Strategic Positioning: Quality Over Hype
The KAR Small-Cap Value Fund's portfolio is anchored in companies with strong balance sheets, consistent earnings, and market-dominant business models. As of September 30, 2025, the fund's average weighted market cap stood at $6.38 billion, with top holdings including Construction Partners Inc and Armstrong World Industries Inc. These companies exemplify the fund's focus on sectors such as industrials and construction, which have historically demonstrated resilience during economic transitions. For instance, Construction Partners, a road resurfacing specialist, has benefited from infrastructure spending tied to AI-driven logistics and transportation innovations. Similarly, Armstrong World Industries, a leader in commercial sealing manufacturing, has seen demand surge as AI adoption drives modernization in industrial infrastructure.
This approach contrasts sharply with the volatility of AI-centric growth stocks, which often trade at speculative valuations. According to the fund's Q2 2025 commentary, growing uncertainty around tariffs has led many companies to scale back capital expenditures, yet KAR's portfolio has maintained steady performance by focusing on firms with predictable cash flows and low business risk.
Navigating AI-Driven Market Extremes
While the Magnificent Seven tech stocks have dominated market headlines, their influence has created imbalances in risk-return profiles. The KAR Small-Cap Value Fund's portfolio manager, Julie Kutasov, noted in the 3Q25 Portfolio Review that small and mid-sized companies have outperformed expectations in earnings growth, despite macroeconomic headwinds. This underscores the fund's ability to identify undervalued opportunities in sectors like industrials and cyclicals, which have faced pressure from AI-driven capital reallocation but remain fundamentally strong.
However, the fund's strategy is not without challenges. Consumer staples and discretionary sectors, which are sensitive to shifting spending patterns, have underperformed. Companies like Prestige Consumer Healthcare and Cheesecake Factory, previously held by the fund, saw declines due to near-term uncertainties around AI's impact on labor markets and consumer behavior. These risks highlight the importance of active management in balancing exposure to economically sensitive sectors while avoiding overreach into speculative AI plays.
The KAR Small-Cap Value Fund's low-volatility approach is particularly relevant in an era where AI hype has inflated valuations across the board. By prioritizing companies with durable competitive advantages-such as Armstrong World Industries' proprietary sealing technologies or Houlihan Lokey Inc's expertise in mergers and acquisitions-the fund mitigates downside risk while capturing growth from AI-related infrastructure spending. According to the fund's product page, this dual focus on quality and economic sensitivity aligns with broader macroeconomic trends, including the need for physical infrastructure to support AI-driven digital ecosystems.

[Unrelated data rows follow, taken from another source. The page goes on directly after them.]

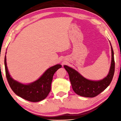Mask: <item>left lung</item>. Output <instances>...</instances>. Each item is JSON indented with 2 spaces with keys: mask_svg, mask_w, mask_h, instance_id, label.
Instances as JSON below:
<instances>
[{
  "mask_svg": "<svg viewBox=\"0 0 121 121\" xmlns=\"http://www.w3.org/2000/svg\"><path fill=\"white\" fill-rule=\"evenodd\" d=\"M111 49L112 62L109 72L107 76L101 81L88 80L73 69L67 65H64V68L69 74V79L73 91L78 95L88 98L95 97L99 95L109 86L113 78L115 72L114 51L112 45Z\"/></svg>",
  "mask_w": 121,
  "mask_h": 121,
  "instance_id": "8db88e82",
  "label": "left lung"
}]
</instances>
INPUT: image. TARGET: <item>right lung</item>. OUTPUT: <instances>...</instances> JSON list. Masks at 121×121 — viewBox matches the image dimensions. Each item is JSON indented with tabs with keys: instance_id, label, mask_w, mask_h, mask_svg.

Critically, the fund's underperformance relative to the Russell 2000® Value Index in Q2 2025 (3.81% vs. 4.97%) reflects the broader struggles of value strategies in a growth-obsessed market. Yet, as Kutasov emphasized, current valuations in industrials and cyclicals appear attractive, suggesting that the fund's disciplined approach may yield stronger risk-adjusted returns over the long term.
Conclusion
In a market increasingly dominated by AI-driven narratives, the Virtus KAR Small-Cap Value Fund offers a refreshing counterpoint. By targeting high-quality, economically sensitive companies with low volatility, the fund addresses the limitations of speculative growth investing while capitalizing on AI's indirect infrastructure needs. While challenges such as tariff uncertainty and consumer sector fragility persist, the fund's strategic positioning in fundamentally strong sectors like industrials and construction positions it as a resilient alternative for investors seeking balance in an unbalanced market.